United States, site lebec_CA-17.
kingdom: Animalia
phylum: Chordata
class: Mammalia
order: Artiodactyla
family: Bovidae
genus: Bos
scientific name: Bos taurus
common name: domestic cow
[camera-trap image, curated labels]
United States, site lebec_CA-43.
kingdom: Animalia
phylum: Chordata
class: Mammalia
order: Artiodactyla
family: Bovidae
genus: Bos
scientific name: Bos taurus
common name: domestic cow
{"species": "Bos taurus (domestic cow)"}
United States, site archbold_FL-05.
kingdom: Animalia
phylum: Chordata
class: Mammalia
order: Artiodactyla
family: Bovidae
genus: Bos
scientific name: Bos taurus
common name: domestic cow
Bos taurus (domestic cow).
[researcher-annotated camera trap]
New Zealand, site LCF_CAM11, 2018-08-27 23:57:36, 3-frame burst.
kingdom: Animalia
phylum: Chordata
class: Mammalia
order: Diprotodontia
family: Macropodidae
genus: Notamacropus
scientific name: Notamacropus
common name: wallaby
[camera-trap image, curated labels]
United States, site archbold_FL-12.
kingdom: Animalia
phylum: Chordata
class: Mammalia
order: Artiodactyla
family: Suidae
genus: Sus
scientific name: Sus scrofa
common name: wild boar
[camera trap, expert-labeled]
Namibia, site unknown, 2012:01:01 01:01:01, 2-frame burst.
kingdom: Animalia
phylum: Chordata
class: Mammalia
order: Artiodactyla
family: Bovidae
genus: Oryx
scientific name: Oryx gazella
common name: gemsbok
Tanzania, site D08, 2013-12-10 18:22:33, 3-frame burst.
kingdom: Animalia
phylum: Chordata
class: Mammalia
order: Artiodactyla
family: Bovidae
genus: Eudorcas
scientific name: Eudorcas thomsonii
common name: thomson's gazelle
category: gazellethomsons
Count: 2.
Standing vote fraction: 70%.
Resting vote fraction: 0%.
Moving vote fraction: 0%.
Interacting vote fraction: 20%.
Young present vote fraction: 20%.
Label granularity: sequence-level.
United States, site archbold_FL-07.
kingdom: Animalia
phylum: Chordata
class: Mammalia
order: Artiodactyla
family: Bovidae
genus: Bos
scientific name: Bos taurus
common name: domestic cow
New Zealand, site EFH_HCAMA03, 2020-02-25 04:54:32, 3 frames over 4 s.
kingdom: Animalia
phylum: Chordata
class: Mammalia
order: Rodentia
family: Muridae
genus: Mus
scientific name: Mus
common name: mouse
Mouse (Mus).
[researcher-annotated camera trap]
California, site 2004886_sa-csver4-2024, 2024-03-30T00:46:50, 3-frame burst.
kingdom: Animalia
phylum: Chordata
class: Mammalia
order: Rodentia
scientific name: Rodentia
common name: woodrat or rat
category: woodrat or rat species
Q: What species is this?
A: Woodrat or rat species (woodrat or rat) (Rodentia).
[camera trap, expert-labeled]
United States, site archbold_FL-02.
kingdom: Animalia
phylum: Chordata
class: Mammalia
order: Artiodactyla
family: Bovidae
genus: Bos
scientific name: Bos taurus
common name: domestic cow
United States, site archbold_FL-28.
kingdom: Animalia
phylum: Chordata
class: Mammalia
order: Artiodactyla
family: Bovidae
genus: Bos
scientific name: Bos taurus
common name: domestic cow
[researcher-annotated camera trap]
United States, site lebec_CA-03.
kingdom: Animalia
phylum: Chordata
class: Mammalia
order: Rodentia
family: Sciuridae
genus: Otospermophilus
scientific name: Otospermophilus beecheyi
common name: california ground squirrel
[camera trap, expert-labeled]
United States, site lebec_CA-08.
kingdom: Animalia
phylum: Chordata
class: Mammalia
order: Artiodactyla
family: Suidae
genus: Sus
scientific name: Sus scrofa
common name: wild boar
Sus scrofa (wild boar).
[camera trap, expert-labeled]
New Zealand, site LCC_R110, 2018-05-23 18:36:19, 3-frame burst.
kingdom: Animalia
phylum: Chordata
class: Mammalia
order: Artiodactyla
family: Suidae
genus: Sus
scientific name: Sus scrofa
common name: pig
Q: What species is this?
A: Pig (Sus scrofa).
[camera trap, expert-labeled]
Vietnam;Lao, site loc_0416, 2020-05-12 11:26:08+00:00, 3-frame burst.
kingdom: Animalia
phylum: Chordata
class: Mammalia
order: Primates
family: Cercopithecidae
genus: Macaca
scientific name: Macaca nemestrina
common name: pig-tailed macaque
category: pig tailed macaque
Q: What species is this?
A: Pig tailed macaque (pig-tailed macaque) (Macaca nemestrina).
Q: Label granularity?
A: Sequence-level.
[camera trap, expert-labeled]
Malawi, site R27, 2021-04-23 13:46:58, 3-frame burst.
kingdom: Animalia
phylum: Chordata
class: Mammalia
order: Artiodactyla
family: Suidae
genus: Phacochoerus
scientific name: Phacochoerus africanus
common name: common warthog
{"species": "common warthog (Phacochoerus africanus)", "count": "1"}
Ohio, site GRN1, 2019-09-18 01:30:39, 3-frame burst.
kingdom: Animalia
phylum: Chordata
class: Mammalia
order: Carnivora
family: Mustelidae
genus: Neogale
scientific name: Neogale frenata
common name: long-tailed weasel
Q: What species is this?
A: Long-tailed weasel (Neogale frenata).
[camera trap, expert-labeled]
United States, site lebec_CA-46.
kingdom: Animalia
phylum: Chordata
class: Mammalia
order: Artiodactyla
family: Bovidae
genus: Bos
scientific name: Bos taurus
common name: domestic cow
════
All of the records above must be reproduced exactly.

Your response:
United States, site lebec_CA-17.
kingdom: Animalia
phylum: Chordata
class: Mammalia
order: Artiodactyla
family: Bovidae
genus: Bos
scientific name: Bos taurus
common name: domestic cow
[camera-trap image, curated labels]
United States, site lebec_CA-43.
kingdom: Animalia
phylum: Chordata
class: Mammalia
order: Artiodactyla
family: Bovidae
genus: Bos
scientific name: Bos taurus
common name: domestic cow
{"species": "Bos taurus (domestic cow)"}
United States, site archbold_FL-05.
kingdom: Animalia
phylum: Chordata
class: Mammalia
order: Artiodactyla
family: Bovidae
genus: Bos
scientific name: Bos taurus
common name: domestic cow
Bos taurus (domestic cow).
[researcher-annotated camera trap]
New Zealand, site LCF_CAM11, 2018-08-27 23:57:36, 3-frame burst.
kingdom: Animalia
phylum: Chordata
class: Mammalia
order: Diprotodontia
family: Macropodidae
genus: Notamacropus
scientific name: Notamacropus
common name: wallaby
[camera-trap image, curated labels]
United States, site archbold_FL-12.
kingdom: Animalia
phylum: Chordata
class: Mammalia
order: Artiodactyla
family: Suidae
genus: Sus
scientific name: Sus scrofa
common name: wild boar
[camera trap, expert-labeled]
Namibia, site unknown, 2012:01:01 01:01:01, 2-frame burst.
kingdom: Animalia
phylum: Chordata
class: Mammalia
order: Artiodactyla
family: Bovidae
genus: Oryx
scientific name: Oryx gazella
common name: gemsbok
Tanzania, site D08, 2013-12-10 18:22:33, 3-frame burst.
kingdom: Animalia
phylum: Chordata
class: Mammalia
order: Artiodactyla
family: Bovidae
genus: Eudorcas
scientific name: Eudorcas thomsonii
common name: thomson's gazelle
category: gazellethomsons
Count: 2.
Standing vote fraction: 70%.
Resting vote fraction: 0%.
Moving vote fraction: 0%.
Interacting vote fraction: 20%.
Young present vote fraction: 20%.
Label granularity: sequence-level.
United States, site archbold_FL-07.
kingdom: Animalia
phylum: Chordata
class: Mammalia
order: Artiodactyla
family: Bovidae
genus: Bos
scientific name: Bos taurus
common name: domestic cow
New Zealand, site EFH_HCAMA03, 2020-02-25 04:54:32, 3 frames over 4 s.
kingdom: Animalia
phylum: Chordata
class: Mammalia
order: Rodentia
family: Muridae
genus: Mus
scientific name: Mus
common name: mouse
Mouse (Mus).
[researcher-annotated camera trap]
California, site 2004886_sa-csver4-2024, 2024-03-30T00:46:50, 3-frame burst.
kingdom: Animalia
phylum: Chordata
class: Mammalia
order: Rodentia
scientific name: Rodentia
common name: woodrat or rat
category: woodrat or rat species
Q: What species is this?
A: Woodrat or rat species (woodrat or rat) (Rodentia).
[camera trap, expert-labeled]
United States, site archbold_FL-02.
kingdom: Animalia
phylum: Chordata
class: Mammalia
order: Artiodactyla
family: Bovidae
genus: Bos
scientific name: Bos taurus
common name: domestic cow
United States, site archbold_FL-28.
kingdom: Animalia
phylum: Chordata
class: Mammalia
order: Artiodactyla
family: Bovidae
genus: Bos
scientific name: Bos taurus
common name: domestic cow
[researcher-annotated camera trap]
United States, site lebec_CA-03.
kingdom: Animalia
phylum: Chordata
class: Mammalia
order: Rodentia
family: Sciuridae
genus: Otospermophilus
scientific name: Otospermophilus beecheyi
common name: california ground squirrel
[camera trap, expert-labeled]
United States, site lebec_CA-08.
kingdom: Animalia
phylum: Chordata
class: Mammalia
order: Artiodactyla
family: Suidae
genus: Sus
scientific name: Sus scrofa
common name: wild boar
Sus scrofa (wild boar).
[camera trap, expert-labeled]
New Zealand, site LCC_R110, 2018-05-23 18:36:19, 3-frame burst.
kingdom: Animalia
phylum: Chordata
class: Mammalia
order: Artiodactyla
family: Suidae
genus: Sus
scientific name: Sus scrofa
common name: pig
Q: What species is this?
A: Pig (Sus scrofa).
[camera trap, expert-labeled]
Vietnam;Lao, site loc_0416, 2020-05-12 11:26:08+00:00, 3-frame burst.
kingdom: Animalia
phylum: Chordata
class: Mammalia
order: Primates
family: Cercopithecidae
genus: Macaca
scientific name: Macaca nemestrina
common name: pig-tailed macaque
category: pig tailed macaque
Q: What species is this?
A: Pig tailed macaque (pig-tailed macaque) (Macaca nemestrina).
Q: Label granularity?
A: Sequence-level.
[camera trap, expert-labeled]
Malawi, site R27, 2021-04-23 13:46:58, 3-frame burst.
kingdom: Animalia
phylum: Chordata
class: Mammalia
order: Artiodactyla
family: Suidae
genus: Phacochoerus
scientific name: Phacochoerus africanus
common name: common warthog
{"species": "common warthog (Phacochoerus africanus)", "count": "1"}
Ohio, site GRN1, 2019-09-18 01:30:39, 3-frame burst.
kingdom: Animalia
phylum: Chordata
class: Mammalia
order: Carnivora
family: Mustelidae
genus: Neogale
scientific name: Neogale frenata
common name: long-tailed weasel
Q: What species is this?
A: Long-tailed weasel (Neogale frenata).
[camera trap, expert-labeled]
United States, site lebec_CA-46.
kingdom: Animalia
phylum: Chordata
class: Mammalia
order: Artiodactyla
family: Bovidae
genus: Bos
scientific name: Bos taurus
common name: domestic cow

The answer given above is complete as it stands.